栗と聞けば秋の味覚代表である、あのイガのついた茶色い実を思い浮かべますよね。
しかし魅力はそれだけに収まらず、木材としてもとても優良なんです。
遡れば縄文時代から食用として木材として極めて重要とされてきた栗。
何千年もの間 途絶えることなく大切にされ続けてきた栗の特性や魅力はどのようなものなのか、詳しく見ていきましょう!
栗の種類
クリ属の植物は12種類ありますが、その中で経済栽培されているのは「ニホングリ」「チュウゴクグリ」「ヨーロッパグリ」「アメリカグリ」の4種類です。

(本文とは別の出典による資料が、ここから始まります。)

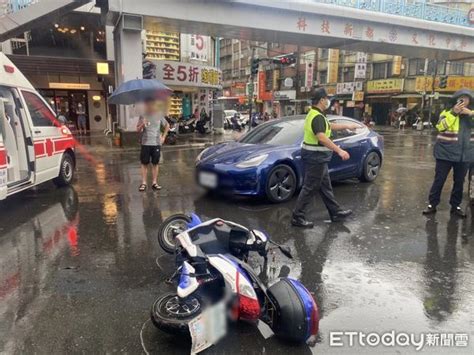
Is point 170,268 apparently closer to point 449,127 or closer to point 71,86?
point 449,127

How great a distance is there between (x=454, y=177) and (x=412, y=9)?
1577cm

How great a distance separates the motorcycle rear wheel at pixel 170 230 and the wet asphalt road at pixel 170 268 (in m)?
0.16

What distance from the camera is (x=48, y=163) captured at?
7.11 meters

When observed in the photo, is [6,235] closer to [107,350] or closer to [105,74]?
[107,350]

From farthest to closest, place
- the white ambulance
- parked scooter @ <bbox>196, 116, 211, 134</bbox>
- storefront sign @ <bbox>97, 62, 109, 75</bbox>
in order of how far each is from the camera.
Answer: parked scooter @ <bbox>196, 116, 211, 134</bbox> < storefront sign @ <bbox>97, 62, 109, 75</bbox> < the white ambulance

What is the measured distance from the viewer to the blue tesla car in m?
6.29

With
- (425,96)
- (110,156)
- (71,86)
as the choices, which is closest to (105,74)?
(71,86)

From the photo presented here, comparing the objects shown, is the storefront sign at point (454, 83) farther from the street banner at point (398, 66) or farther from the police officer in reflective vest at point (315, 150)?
the police officer in reflective vest at point (315, 150)

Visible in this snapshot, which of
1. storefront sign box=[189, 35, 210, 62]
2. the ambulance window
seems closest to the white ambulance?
the ambulance window

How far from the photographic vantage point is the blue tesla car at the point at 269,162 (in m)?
6.29

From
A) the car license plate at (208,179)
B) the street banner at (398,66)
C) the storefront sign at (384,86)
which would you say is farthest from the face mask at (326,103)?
the street banner at (398,66)

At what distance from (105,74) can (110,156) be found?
820 centimetres

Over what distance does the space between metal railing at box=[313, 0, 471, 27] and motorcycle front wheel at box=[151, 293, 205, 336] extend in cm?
1631
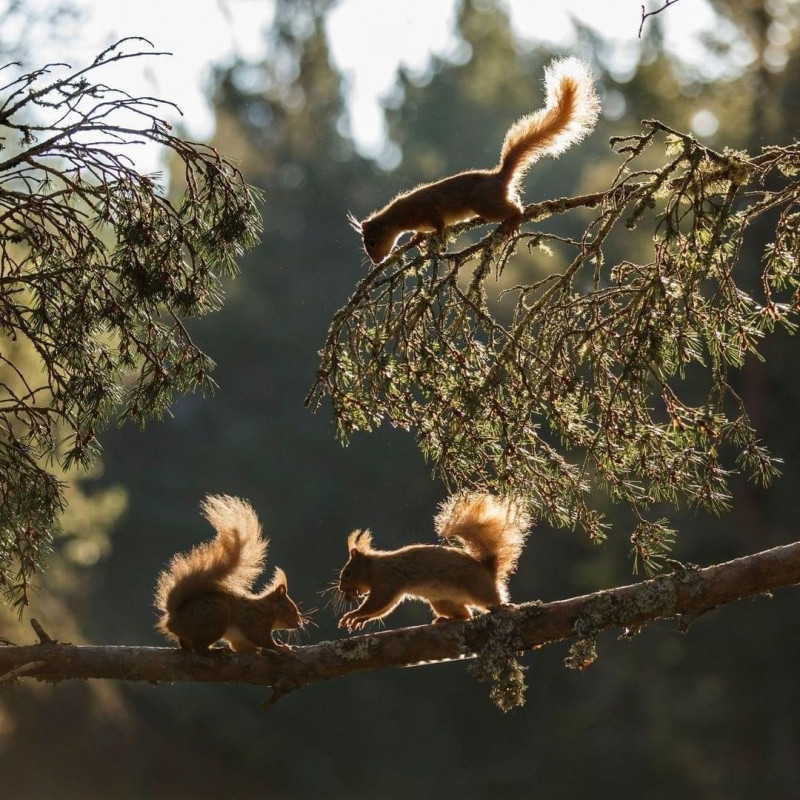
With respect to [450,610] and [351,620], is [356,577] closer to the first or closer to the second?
[351,620]

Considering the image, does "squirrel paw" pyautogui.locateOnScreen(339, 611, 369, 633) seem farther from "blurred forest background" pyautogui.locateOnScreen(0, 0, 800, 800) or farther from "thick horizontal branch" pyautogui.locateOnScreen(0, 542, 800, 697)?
"blurred forest background" pyautogui.locateOnScreen(0, 0, 800, 800)

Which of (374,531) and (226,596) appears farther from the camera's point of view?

どの種類も食用として利用されていることは共通していますが、木材としては「ニホングリ」「アメリカグリ」が使用されることが多いです。しかし「アメリカグリ」は1904年に発生した焼き枯れ病(胴枯病)により大半が消滅状態になったため、市場ではほとんど流通していません。
それでは栗材として主に使用されている「ニホングリ」についてご紹介します。
ニホングリ
日本の広い地域で自生している「シバグリ」を品種改良した日本原産の栗です。
シバグリも木材として使用されています。
“桃栗3年柿8年”ということわざは“どのような事も成熟するにはそれ相応の月日がかかる”という意味で使われていますが、そこでも表現されているように栗は成長が早く、寿命は平均して50年前後といわれています。育つ環境によっては100年以上生き、中には樹齢800年ともいわれるほどの巨木も存在します。

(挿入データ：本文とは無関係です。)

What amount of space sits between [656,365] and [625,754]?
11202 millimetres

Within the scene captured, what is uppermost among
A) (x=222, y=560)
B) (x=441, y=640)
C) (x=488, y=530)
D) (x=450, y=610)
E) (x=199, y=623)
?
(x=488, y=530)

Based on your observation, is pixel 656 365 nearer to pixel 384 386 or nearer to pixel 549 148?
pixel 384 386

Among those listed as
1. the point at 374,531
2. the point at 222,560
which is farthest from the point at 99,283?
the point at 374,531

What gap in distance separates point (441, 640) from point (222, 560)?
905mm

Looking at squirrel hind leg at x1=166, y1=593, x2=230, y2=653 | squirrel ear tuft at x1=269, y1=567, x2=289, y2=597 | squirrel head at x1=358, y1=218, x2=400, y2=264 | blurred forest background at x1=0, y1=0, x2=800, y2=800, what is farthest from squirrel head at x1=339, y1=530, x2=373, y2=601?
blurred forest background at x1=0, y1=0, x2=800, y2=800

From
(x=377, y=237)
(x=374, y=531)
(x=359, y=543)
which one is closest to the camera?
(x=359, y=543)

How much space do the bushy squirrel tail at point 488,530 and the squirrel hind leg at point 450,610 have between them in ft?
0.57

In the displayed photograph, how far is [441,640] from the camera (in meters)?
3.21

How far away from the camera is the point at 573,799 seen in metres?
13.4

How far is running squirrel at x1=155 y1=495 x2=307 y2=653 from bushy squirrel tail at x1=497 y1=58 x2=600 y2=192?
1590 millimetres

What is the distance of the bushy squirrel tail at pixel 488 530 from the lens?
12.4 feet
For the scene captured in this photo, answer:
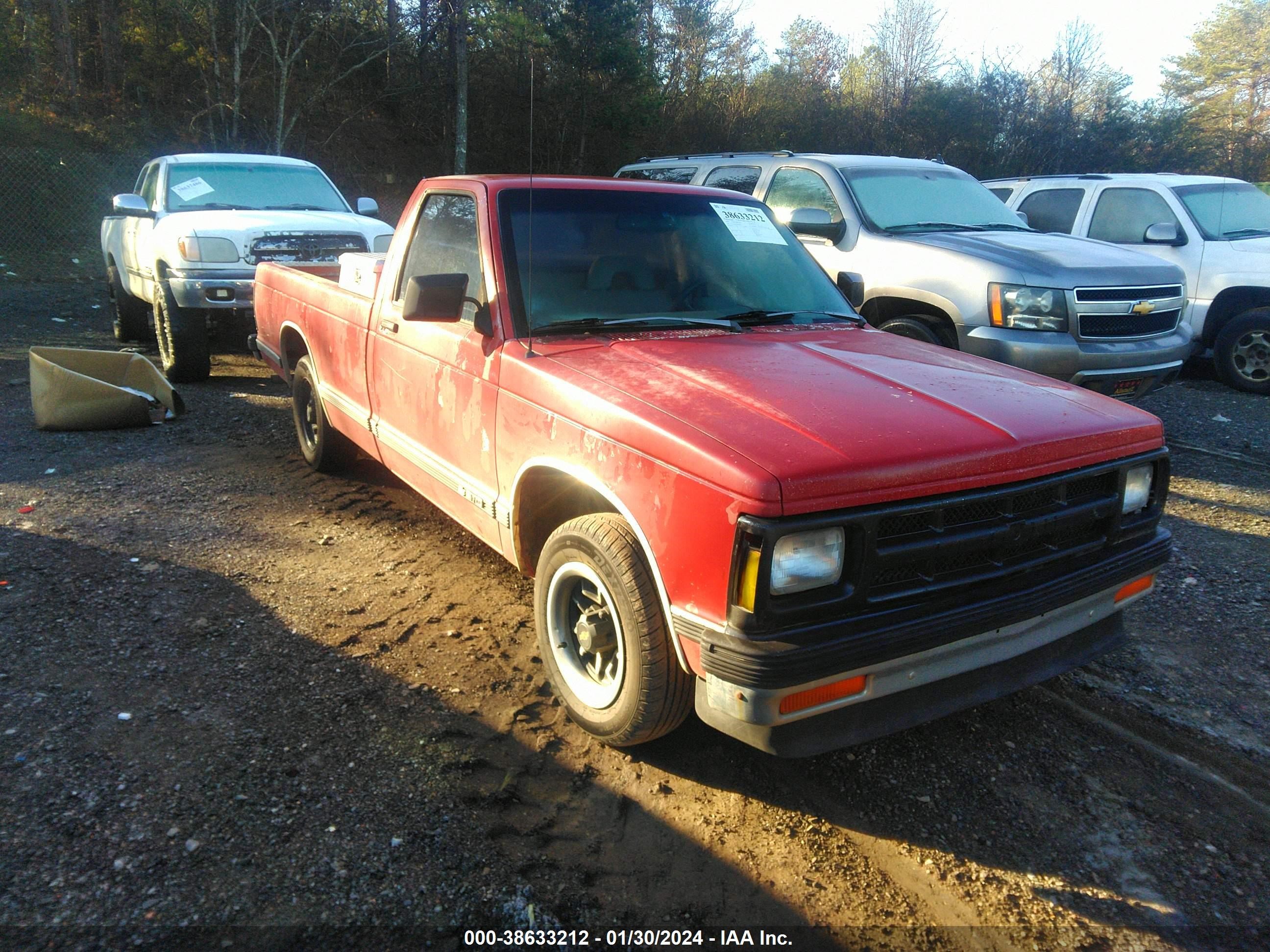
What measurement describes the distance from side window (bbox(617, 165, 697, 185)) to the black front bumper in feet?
19.8

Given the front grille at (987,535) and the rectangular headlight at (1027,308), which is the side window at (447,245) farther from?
the rectangular headlight at (1027,308)

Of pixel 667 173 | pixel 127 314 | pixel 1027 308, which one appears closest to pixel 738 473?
pixel 1027 308

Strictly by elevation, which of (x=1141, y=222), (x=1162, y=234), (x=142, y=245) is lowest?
(x=142, y=245)

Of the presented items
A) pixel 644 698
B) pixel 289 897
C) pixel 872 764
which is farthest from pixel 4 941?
pixel 872 764

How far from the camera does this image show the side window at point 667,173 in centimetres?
809

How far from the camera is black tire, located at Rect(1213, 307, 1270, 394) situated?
8516 millimetres

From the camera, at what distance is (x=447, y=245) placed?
3918 mm

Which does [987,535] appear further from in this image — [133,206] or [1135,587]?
[133,206]

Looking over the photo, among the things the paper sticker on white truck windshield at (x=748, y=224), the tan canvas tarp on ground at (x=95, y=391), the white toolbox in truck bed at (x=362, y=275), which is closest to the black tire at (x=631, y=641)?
the paper sticker on white truck windshield at (x=748, y=224)

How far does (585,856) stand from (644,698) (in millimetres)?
461

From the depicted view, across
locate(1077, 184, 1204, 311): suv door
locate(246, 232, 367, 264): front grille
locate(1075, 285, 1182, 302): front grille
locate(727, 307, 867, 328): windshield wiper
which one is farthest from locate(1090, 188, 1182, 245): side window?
locate(246, 232, 367, 264): front grille

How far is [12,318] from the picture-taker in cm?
1124

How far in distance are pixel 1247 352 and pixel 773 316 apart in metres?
7.29

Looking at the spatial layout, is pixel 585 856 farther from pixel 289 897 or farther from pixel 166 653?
pixel 166 653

辺材は灰白色、心材は黄褐色をしていて、年輪ははっきりとしています。
古くから木材としての優秀さを買われていた栗は、大量に伐採され栽培の量も減ってきたため蓄積量も少なく、近年では貴重な材となりつつあります。
栗の魅力
優れた耐久性
栗材は重硬で腐りにくく、水や湿気にも強いため保存性が極めて高いです。
そのため建物の土台や柱・家具などはもちろんのこと、鉄道線路の枕木にも使用されてきました。
縄文時代の集落跡である三内丸山遺跡では直径1mを超える木柱をはじめ、発掘された建物の主要部分にはほとんど栗材が使用されています。また世界遺産である白川郷・五箇山の合掌造りの主要部分にも栗材は使用されており、長い歴史の間雨風雪に耐え抜いてきたことからも、耐久性の高さを知ることができます。

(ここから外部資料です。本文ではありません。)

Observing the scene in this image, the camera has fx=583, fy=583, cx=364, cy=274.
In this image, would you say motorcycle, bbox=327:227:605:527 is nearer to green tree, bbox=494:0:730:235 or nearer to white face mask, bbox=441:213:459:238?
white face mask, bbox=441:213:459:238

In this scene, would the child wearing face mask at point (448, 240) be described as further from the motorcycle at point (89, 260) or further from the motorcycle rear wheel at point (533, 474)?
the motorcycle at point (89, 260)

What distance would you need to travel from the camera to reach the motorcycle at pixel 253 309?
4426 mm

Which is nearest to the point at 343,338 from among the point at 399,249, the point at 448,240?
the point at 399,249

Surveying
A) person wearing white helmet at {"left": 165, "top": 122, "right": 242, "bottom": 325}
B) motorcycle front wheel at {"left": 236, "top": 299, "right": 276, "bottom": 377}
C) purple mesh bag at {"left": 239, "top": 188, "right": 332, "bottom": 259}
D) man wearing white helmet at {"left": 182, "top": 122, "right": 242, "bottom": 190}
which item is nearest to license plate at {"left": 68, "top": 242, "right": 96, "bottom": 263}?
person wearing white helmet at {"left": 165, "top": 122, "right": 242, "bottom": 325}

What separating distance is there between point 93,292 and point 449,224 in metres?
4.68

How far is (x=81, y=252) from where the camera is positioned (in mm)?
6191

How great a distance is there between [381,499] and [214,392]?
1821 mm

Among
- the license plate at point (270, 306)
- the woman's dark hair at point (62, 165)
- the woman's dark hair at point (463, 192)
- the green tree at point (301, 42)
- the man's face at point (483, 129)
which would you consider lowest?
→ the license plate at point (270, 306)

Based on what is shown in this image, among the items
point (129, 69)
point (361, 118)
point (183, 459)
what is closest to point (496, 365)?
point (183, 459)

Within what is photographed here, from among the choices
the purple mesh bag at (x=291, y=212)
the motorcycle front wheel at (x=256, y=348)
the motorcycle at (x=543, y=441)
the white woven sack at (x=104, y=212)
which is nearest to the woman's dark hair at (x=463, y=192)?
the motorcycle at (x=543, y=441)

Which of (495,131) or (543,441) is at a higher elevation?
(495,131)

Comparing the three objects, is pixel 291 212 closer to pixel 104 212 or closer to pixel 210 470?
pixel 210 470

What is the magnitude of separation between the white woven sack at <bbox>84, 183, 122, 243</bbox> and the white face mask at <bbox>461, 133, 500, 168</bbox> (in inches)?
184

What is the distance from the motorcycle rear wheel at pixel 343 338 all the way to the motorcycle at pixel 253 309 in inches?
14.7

国内産の材の中では最高レベルの強度を誇りますが、その反面加工や乾燥は容易とはいえません。
また木の中にはタンニンという成分が多く含まれており、防虫剤を使用しなくとも虫を防ぐことができるのも魅力です。
美しい木目
明瞭で力強い独特の木目をしています。木の風合いを感じる心地よい手触りも特徴的です。
黄色味を感じるその優しい色合いは、パイン材のように明るい色というよりかは少し落ち着きのある色の印象を受けます。栗の実を割った時の色と近いのでイメージしやすいかもしれません。
その美しい見た目と強度を活かしフローリング材としても大変人気があり、耐久性・耐水性に優れているので、フローリングには最適の木材なのです。
家具材としても使用される栗は、高級家具に用いられることが多いです。
経年変化を楽しめる
柔らかい色合いの栗材ですが、先ほど述べたタンニンという成分により黒っぽい色味へと変色し、木目の模様もくっきりとした輪郭を表しながら濃くなっていきます。
そうして使えば使い込むほど味が出て、しっとりとした艶やかな表情に変化していくのです。
徐々に自分の肌に馴染んでいく過程を楽しむことができるのも魅力の一つですね。
栗でつくられた家具のご紹介
栗を使ったアンティーク家具・ヴィンテージ家具
古来より人間の暮らしと深い繋がりのある栗は、アンティーク・ヴィンテージと呼ばれる時代にも活躍しています。
防虫効果という観点から、米沢箪笥・会津箪笥などの箪笥づくりによく用いられ、その他座卓・椅子・お盆・銭箱など様々なシーンでも重宝され、人々の生活に寄り添ってきました。
経年により深みの増した色合いへと変化したその姿は風情があり、存在感を際立たせます。
英語で栗は「チェスナット」といい、ヨーロッパでは細やかで美しい装飾や彫刻が施されたチェスナット材の家具がたくさん生まれ、現在でも大切に受け継がれ残っています。
イギリスよりもフランスで作られたものが多く見られます。
⇒ラフジュ工房の米沢箪笥の家具はこちら
⇒ラフジュ工房のヴィンテージ家具はこちら
栗を使った現代のブランド家具
現代人にとって栗は木材としてあまり馴染みがないかもしれませんが、栗材の家具は現代でもつくられ続けています。
栗材を使用した家具は、ナチュラルな色味と自然の雄大さを感じるダイナミックな木目により確かな存在感を放ち、その部屋全体を木の温もりで包んでくれるかのような力があります。
栗材にこだわって家具を作っている職人さんがいるほど魅力的な木材であり、後世にも受け継いでいきたい重要な銘木といえます。
どのような木も表皮に近い部分は規則性のない凸凹とした表面となっており、その自然味あふれる形状をそのまま活かした板のことを「耳付きの板」と呼びますが、栗材の家具でも見かけることが多々あります。栗は大径木が少ないため耳付きの大きな一枚板は希少性があり価値が高いとされています。また「ナラ」「オーク」のように耳の部分が腐りやすいということがないので、状態が良いまま安定して長く使用できる点も好まれる理由の一つです。
丈夫な材なので100年以上も前の古材をリメイクして使用することもあり、歴史を刻んだ味わい深い木目は非常に雰囲気があるため趣のある空間を作り出すことができます。